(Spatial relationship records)
● ● ● ● ●

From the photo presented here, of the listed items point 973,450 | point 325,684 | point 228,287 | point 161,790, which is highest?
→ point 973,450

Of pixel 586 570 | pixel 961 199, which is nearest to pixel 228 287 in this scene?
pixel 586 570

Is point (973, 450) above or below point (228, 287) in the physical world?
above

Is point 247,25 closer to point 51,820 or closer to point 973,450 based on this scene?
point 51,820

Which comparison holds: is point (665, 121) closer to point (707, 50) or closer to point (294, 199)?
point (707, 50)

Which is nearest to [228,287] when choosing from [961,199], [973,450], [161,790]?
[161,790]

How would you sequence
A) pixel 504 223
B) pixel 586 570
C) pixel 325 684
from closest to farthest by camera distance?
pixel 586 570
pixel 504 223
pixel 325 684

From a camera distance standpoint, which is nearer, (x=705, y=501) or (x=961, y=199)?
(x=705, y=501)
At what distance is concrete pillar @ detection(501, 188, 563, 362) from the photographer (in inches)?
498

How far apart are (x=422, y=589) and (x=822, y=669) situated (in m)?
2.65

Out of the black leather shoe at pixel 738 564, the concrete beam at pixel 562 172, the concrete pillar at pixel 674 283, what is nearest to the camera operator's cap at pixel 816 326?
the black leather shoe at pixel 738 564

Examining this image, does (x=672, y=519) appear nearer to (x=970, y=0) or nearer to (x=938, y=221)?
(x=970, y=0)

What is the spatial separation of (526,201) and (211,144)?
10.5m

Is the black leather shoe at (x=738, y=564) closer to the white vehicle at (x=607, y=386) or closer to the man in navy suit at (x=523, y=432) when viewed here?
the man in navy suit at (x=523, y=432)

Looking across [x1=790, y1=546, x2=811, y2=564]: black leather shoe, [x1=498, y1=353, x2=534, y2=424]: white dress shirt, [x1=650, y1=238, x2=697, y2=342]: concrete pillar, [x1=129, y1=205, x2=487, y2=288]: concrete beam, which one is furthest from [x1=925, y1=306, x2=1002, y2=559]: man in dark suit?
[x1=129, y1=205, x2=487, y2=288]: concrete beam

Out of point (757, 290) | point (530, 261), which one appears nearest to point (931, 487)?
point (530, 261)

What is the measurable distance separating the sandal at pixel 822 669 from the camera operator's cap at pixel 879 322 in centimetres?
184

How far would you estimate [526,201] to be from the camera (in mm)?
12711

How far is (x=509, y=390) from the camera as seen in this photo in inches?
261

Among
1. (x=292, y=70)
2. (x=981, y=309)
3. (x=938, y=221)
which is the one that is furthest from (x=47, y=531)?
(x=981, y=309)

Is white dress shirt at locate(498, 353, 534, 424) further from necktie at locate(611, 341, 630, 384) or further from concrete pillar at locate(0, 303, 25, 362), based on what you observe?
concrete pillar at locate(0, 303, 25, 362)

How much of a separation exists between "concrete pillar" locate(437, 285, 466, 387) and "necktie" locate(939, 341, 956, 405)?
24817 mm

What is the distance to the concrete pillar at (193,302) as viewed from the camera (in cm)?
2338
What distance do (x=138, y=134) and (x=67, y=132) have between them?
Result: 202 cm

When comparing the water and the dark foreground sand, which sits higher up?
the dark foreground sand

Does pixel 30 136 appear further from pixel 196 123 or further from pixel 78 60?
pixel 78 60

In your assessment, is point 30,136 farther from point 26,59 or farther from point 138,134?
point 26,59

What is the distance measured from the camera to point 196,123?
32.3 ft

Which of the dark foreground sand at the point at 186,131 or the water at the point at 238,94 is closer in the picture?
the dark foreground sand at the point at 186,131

● ● ● ● ●

■ STATED GOAL ■
Give back the lines of the listing from the one with "What distance do" through the end, both included, exactly as written and with nothing added.

■ THE RESULT ■
What distance do (x=138, y=134) and (x=67, y=132) have between them?
Result: 202 cm

When comparing the water and the dark foreground sand, which sits higher up?
the dark foreground sand

Does pixel 30 136 appear further from pixel 196 123 or further from pixel 78 60?
pixel 78 60

In your assessment, is point 30,136 farther from point 26,59 or farther from point 138,134?
point 26,59

What is the distance measured from the camera to point 196,123?
32.3 ft

Which of the dark foreground sand at the point at 186,131 or the water at the point at 238,94 is closer in the picture?
the dark foreground sand at the point at 186,131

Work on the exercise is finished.